→ PROMPT
Transcribe, without any alteration, only the lines that begin at the line containing "class: Mammalia" and run to the last line below.

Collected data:
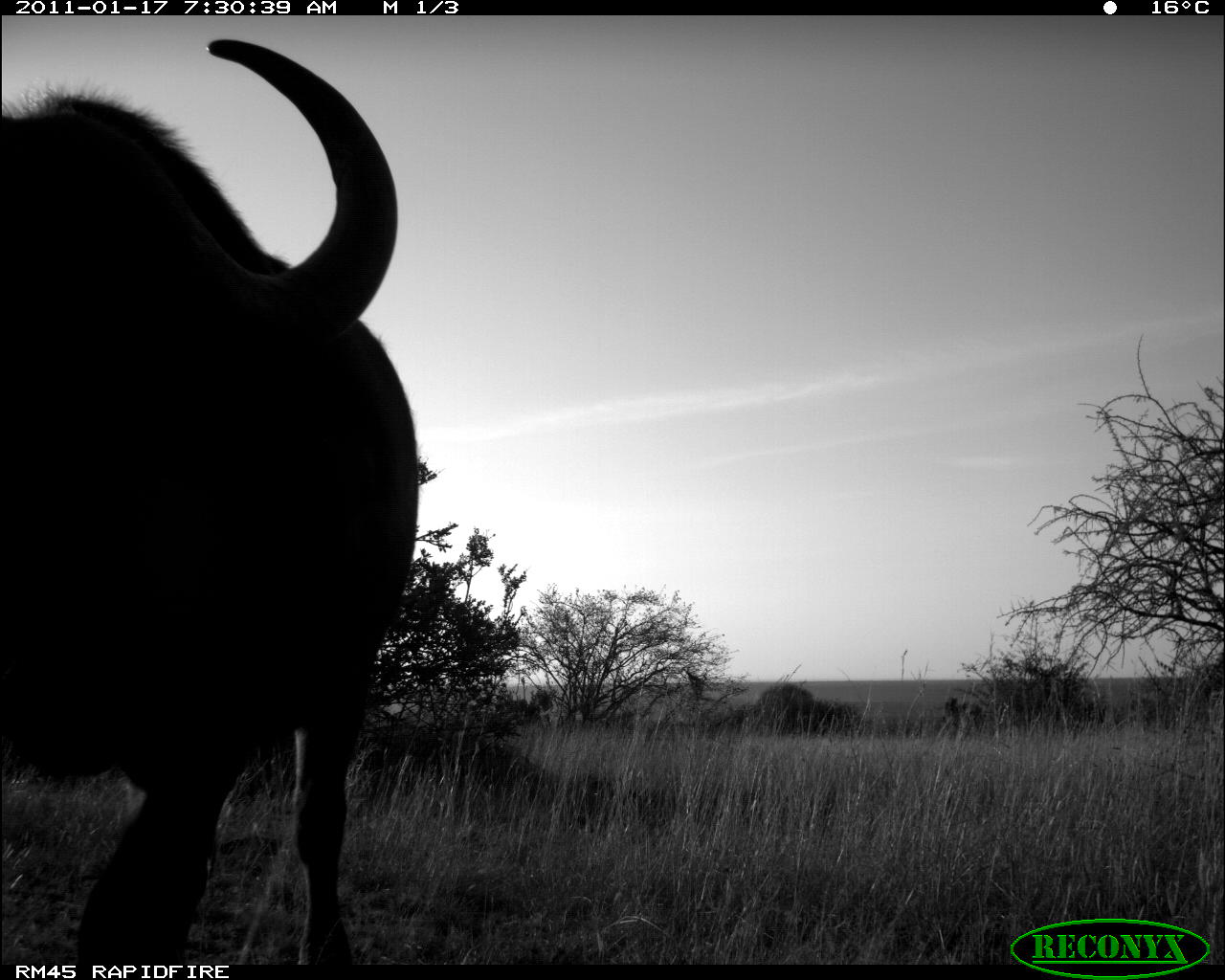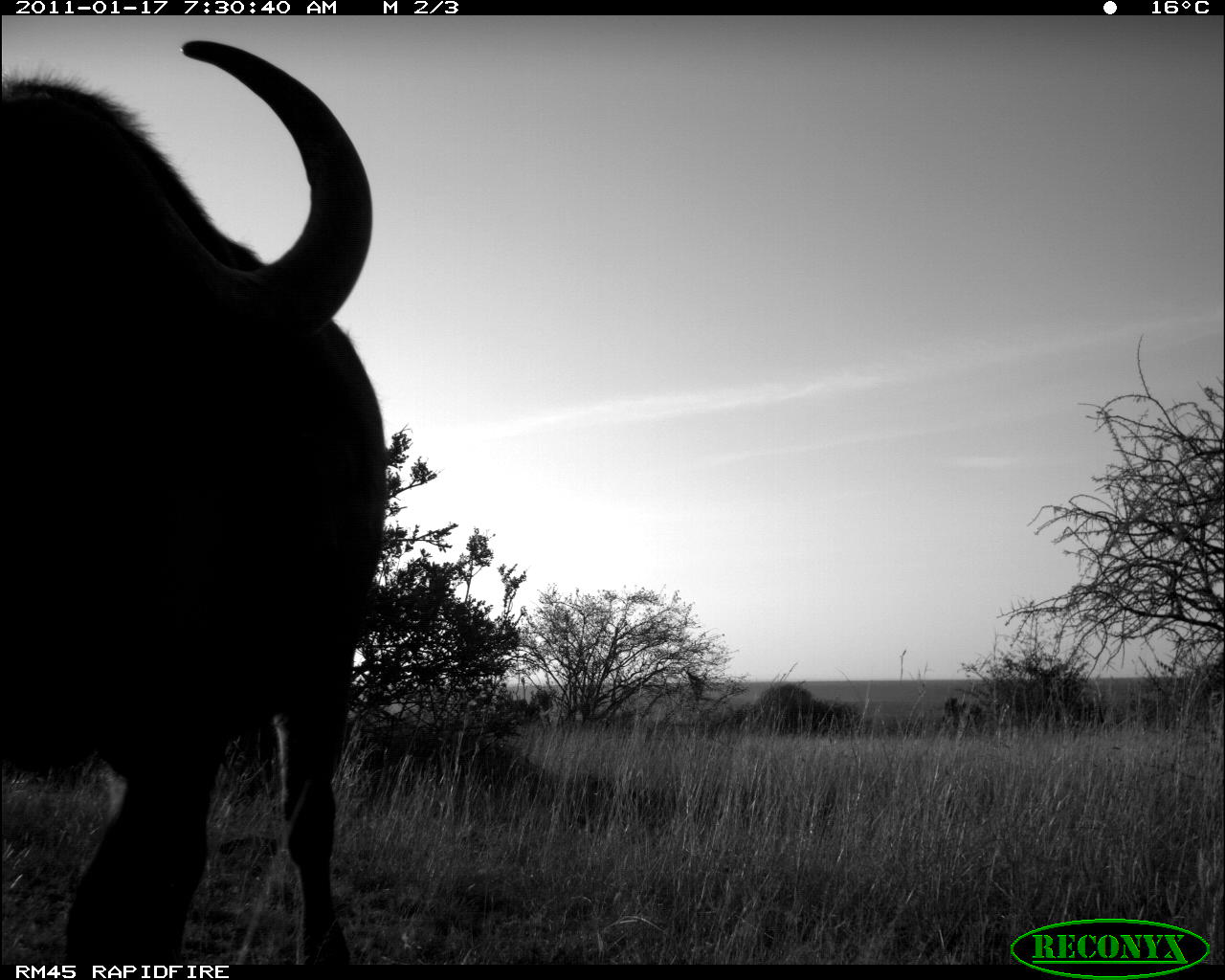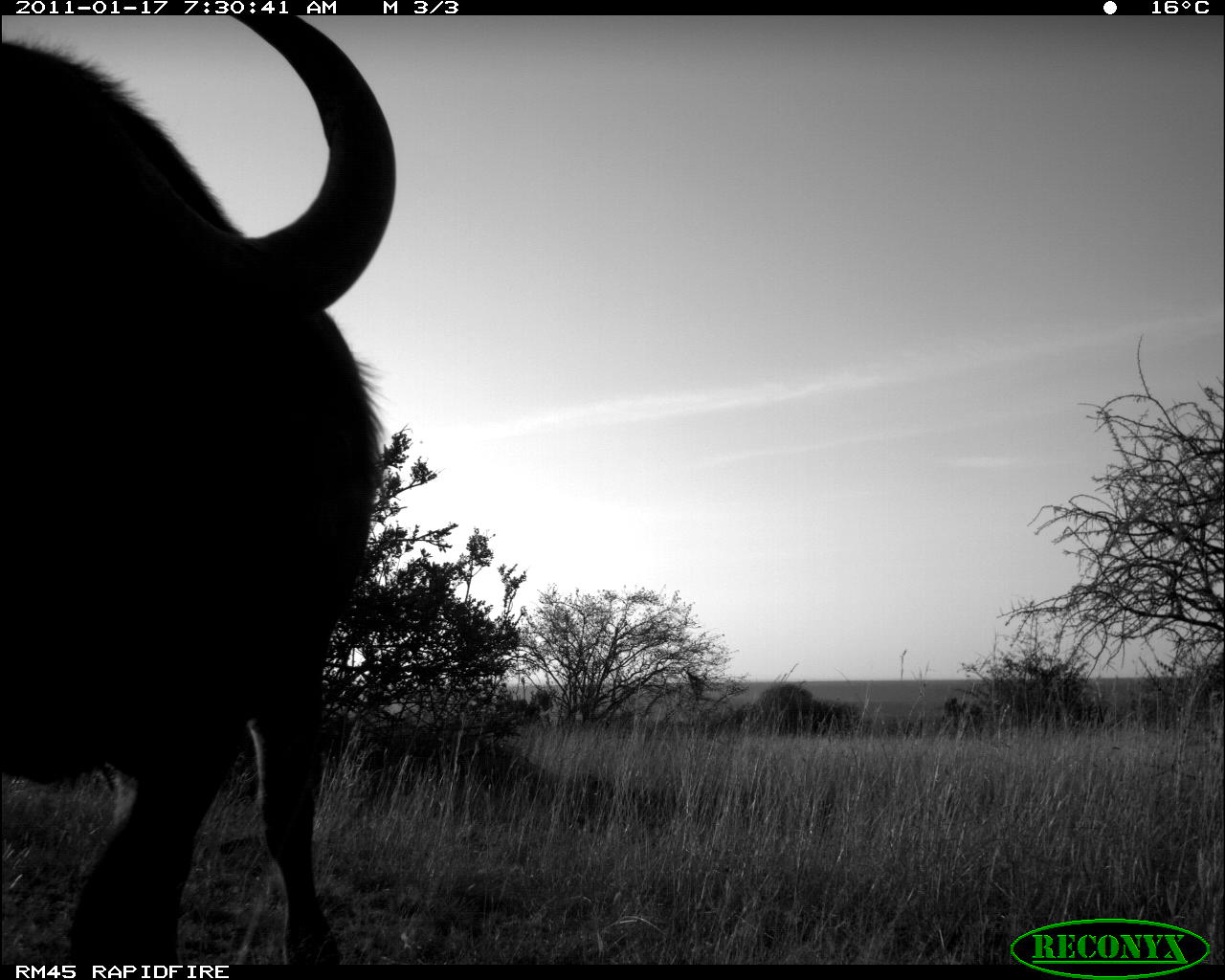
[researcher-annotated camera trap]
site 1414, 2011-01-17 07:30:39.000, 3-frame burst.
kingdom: Animalia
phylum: Chordata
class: Mammalia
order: Artiodactyla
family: Bovidae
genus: Syncerus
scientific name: Syncerus caffer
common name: african buffalo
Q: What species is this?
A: Syncerus caffer (african buffalo).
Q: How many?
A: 1.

→ SOLUTION FOR THIS PROBLEM
class: Mammalia
order: Artiodactyla
family: Bovidae
genus: Syncerus
scientific name: Syncerus caffer
common name: african buffalo
Q: What species is this?
A: Syncerus caffer (african buffalo).
Q: How many?
A: 1.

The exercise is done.